## TASK TO COMPLETE:
Write out the data below again, substituting "lilac bush" for "hydrangea bush" wherever it occurs and changing nothing else, and leave the pictures out of your answer.

>>>

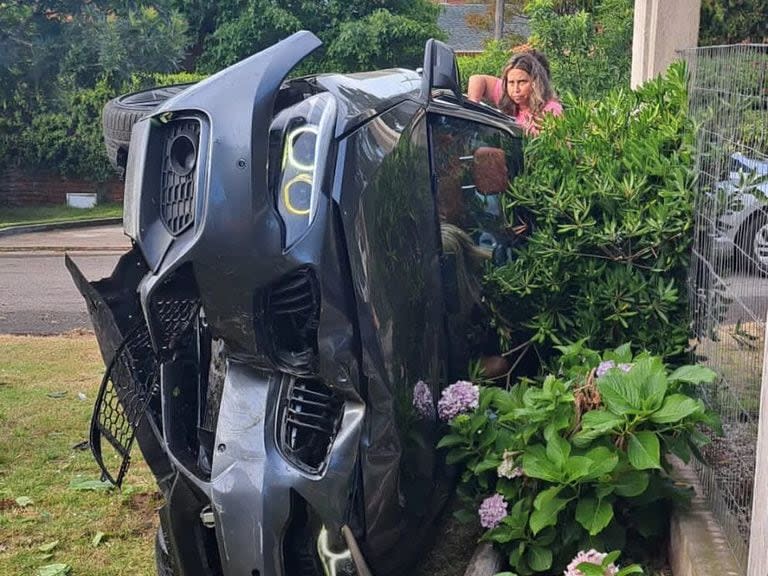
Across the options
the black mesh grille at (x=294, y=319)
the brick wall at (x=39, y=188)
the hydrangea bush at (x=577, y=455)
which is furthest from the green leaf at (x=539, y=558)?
the brick wall at (x=39, y=188)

<<<

## COMPLETED EXERCISE:
Across the options
the black mesh grille at (x=294, y=319)
the brick wall at (x=39, y=188)
the lilac bush at (x=577, y=455)
which is furthest from the green leaf at (x=539, y=558)?
the brick wall at (x=39, y=188)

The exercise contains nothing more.